**Description of the task**
From the passage on masking tokens and freeing KV memory, quote the part that starts at "For long-running conversations, you" and ends at "them in attention.".
======== Quoted text
For long-running conversations, you can mask tokens so the model ignores them in attention, then free the memory those KV pages occupied.

// Sliding window: keep initial sink tokens + recent window, evict the rest
let committed_len = ctx.token_ids.len();
if committed_len > sink_size + window_size {
let evict_start = sink_size;
let evict_end = committed_len - window_size;
ctx.mask_token_range(evict_start, evict_end, true); // Mask old tokens
ctx.drop_masked_kv_pages(); // Free their memory
}
  • mask_token_range(start, end, masked) — marks tokens so the model ignores them in attention.
  • drop_masked_kv_pages() — frees memory for fully-masked KV pages.
  • Together, these enable bounded-memory generation for arbitrarily long sequences.

See also: prefix caching and attention sink examples.
================
======== Provided information
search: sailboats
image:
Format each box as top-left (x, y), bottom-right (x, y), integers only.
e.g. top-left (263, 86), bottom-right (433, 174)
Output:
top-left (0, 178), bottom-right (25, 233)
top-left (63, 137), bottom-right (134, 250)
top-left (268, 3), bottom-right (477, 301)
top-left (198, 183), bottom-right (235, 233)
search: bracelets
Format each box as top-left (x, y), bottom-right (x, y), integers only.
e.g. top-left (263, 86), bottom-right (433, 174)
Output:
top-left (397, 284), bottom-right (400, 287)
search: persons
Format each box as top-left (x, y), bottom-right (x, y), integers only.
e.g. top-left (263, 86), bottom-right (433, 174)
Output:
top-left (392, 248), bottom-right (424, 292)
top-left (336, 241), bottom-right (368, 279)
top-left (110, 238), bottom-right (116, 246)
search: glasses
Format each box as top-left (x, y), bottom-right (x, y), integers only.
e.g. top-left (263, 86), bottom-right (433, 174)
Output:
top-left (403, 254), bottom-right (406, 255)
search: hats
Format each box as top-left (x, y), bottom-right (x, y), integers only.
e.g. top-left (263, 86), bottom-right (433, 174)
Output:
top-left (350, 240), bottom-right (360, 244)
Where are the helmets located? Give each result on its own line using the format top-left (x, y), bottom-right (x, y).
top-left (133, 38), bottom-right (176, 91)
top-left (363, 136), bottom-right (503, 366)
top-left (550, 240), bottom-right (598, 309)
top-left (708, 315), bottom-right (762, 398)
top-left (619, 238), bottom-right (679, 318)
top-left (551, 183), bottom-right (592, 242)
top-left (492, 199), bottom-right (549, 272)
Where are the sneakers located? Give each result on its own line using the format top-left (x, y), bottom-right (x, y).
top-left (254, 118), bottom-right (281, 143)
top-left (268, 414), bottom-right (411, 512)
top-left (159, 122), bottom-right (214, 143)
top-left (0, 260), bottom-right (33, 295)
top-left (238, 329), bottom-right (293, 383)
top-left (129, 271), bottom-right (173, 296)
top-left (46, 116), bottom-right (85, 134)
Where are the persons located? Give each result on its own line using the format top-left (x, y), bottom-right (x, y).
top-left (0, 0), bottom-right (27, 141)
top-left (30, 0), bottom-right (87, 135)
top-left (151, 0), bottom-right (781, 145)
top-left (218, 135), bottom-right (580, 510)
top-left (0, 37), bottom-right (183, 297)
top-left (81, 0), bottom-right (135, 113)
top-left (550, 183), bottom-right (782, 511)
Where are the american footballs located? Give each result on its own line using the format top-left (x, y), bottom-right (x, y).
================
**Task answer**
For long-running conversations, you can mask tokens so the model ignores them in attention, then free the memory those KV pages occupied.

// Sliding window: keep initial sink tokens + recent window, evict the rest
let committed_len = ctx.token_ids.len();
if committed_len > sink_size + window_size {
let evict_start = sink_size;
let evict_end = committed_len - window_size;
ctx.mask_token_range(evict_start, evict_end, true); // Mask old tokens
ctx.drop_masked_kv_pages(); // Free their memory
}
  • mask_token_range(start, end, masked) — marks tokens so the model ignores them in attention.